- Developer: Red Entertainment
- Publisher: Nintendo
- Platform: Nintendo DS
- Release: JP: July 13, 2006;
- Genre: Point and click adventure game
- Mode: Single-player

= Project Hacker: Kakusei =

2006 video game

Project Hacker: Kakusei (プロジェクトハッカー 覚醒) is a point and click adventure video game developed by Red Entertainment and published by Nintendo for the Nintendo DS. In Project Hacker: Kakusei, the player takes control of a hacker named Satoru Amatsubo. Both Satoru and detective partner Rina Okubo are employed by the internet crime-fighting GIS.

==Gameplay==
The game features hacker-themed puzzles where the stylus is used for, among other tasks, program repair and password cracking. Project Hacker plays like an adventure game outside of these puzzles, similar to the Ace Attorney series.

==Development==
Project Hacker: Kakusei was developed by Red Entertainment with involvement by publisher Nintendo. Creatures assisted on development. The game was initially announced under the title Detect Hacker at the 2005 DS Conference in Japan.
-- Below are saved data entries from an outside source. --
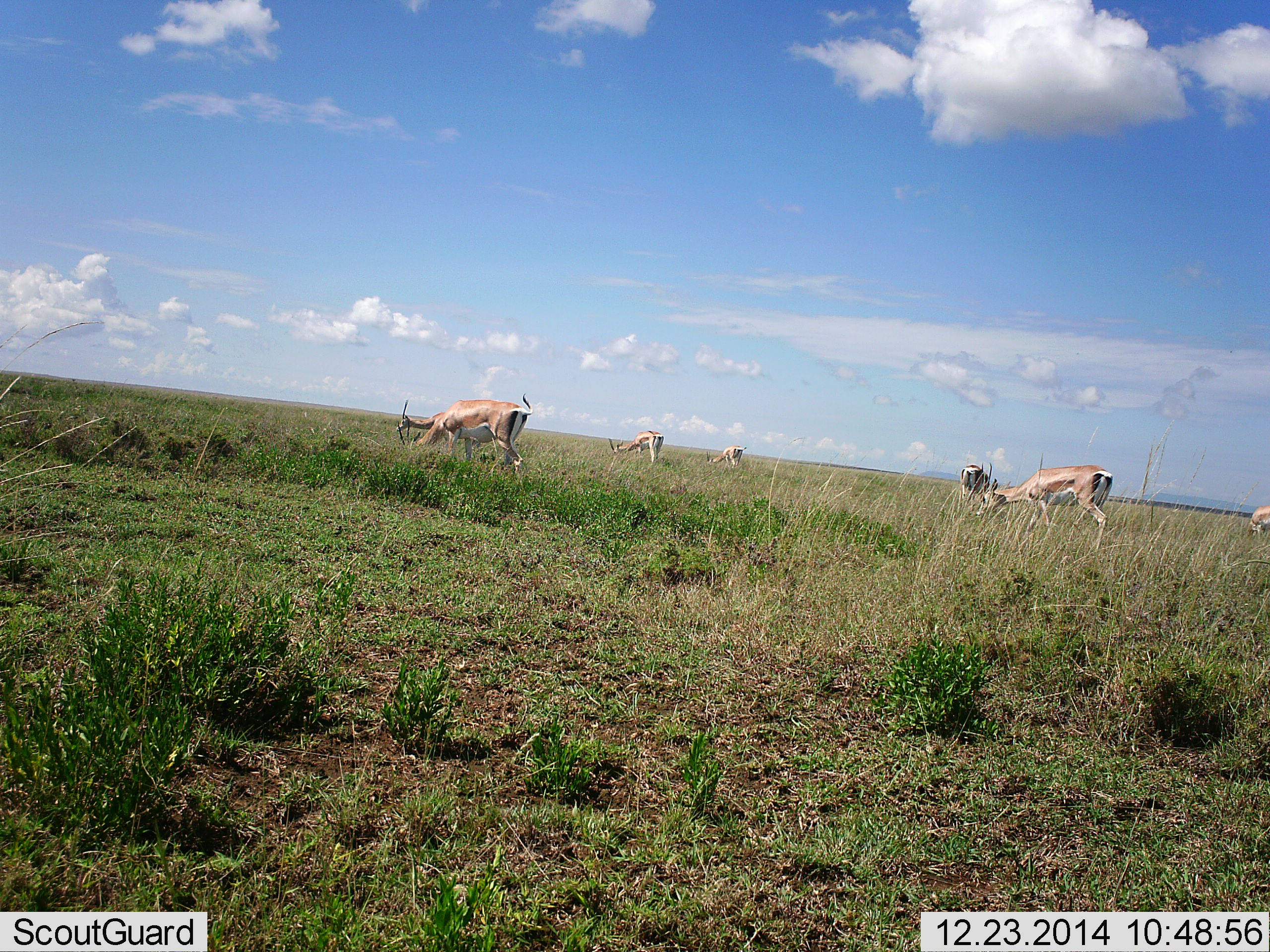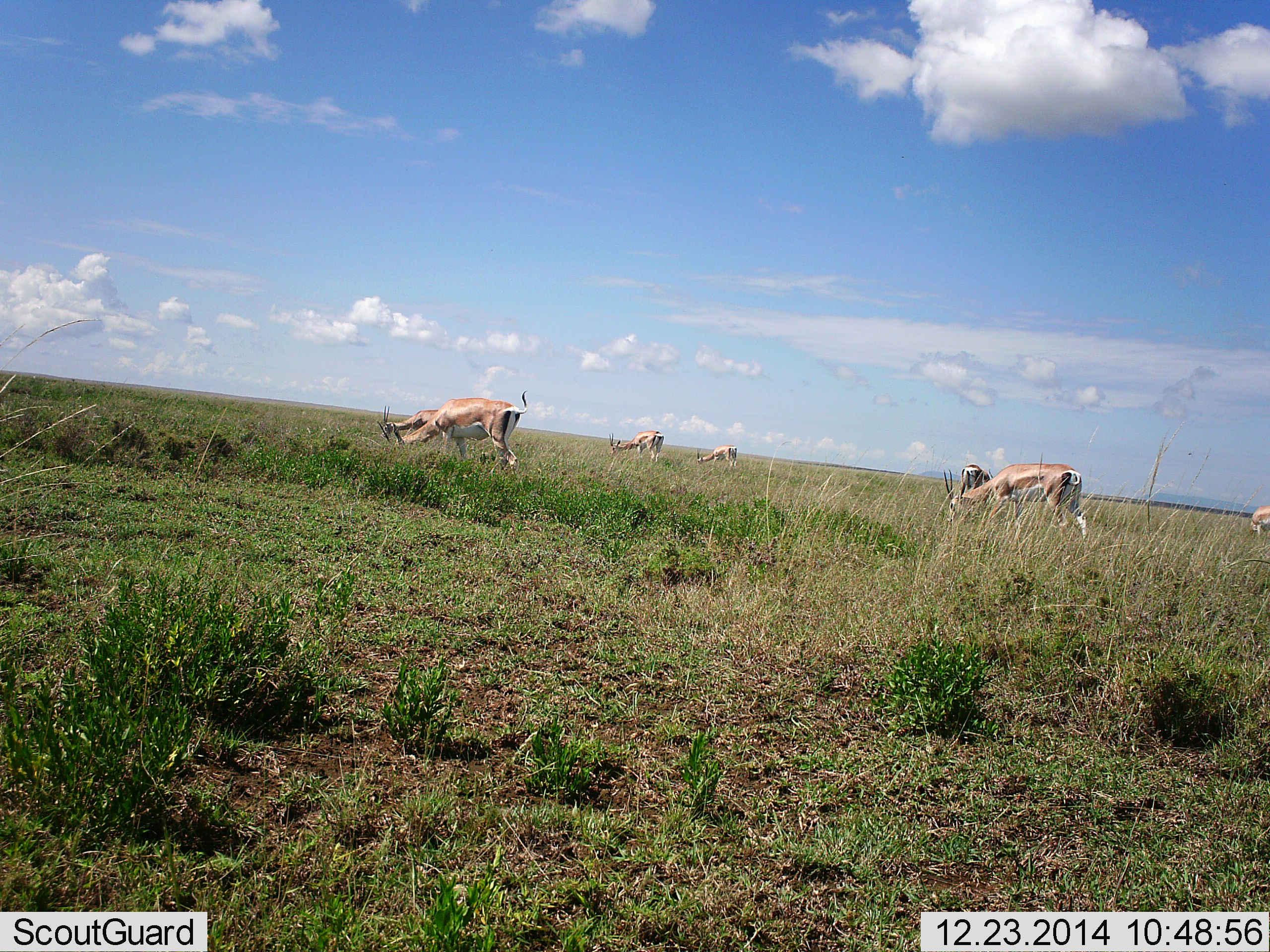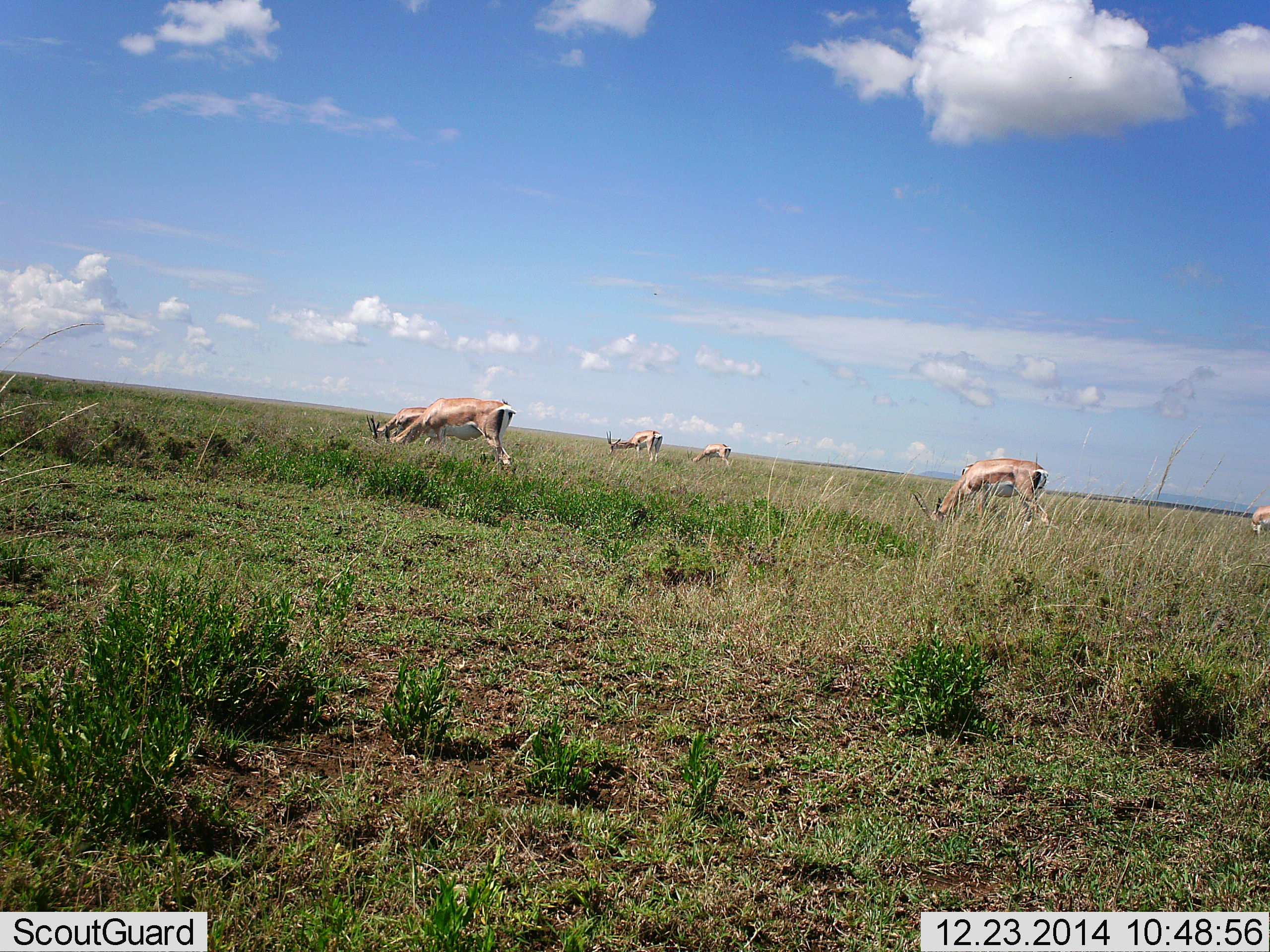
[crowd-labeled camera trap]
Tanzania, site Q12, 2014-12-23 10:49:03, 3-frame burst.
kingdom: Animalia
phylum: Chordata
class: Mammalia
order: Artiodactyla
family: Bovidae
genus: Nanger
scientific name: Nanger granti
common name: grant's gazelle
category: gazellegrants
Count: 7.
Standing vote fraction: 36%.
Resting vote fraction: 0%.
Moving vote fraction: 64%.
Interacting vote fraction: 0%.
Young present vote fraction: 0%.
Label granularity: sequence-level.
The name was changed to Project Hacker in early 2006. In July 2006, one year after the game's Japanese launch, Nintendo of America filed copyrights for North American packaging and an instruction booklet for Project Hacker: Awakening, the English-translated title of the game. However, this localization never made it to release.

==Reception==
On release, Weekly Famitsu scored the game a 27 out of 40.

==Sales==
Project Hacker: Kakusei sold 37,000 copies in its launch week.

==In other games==
Satoru appears as a spirit in Super Smash Bros. Ultimate.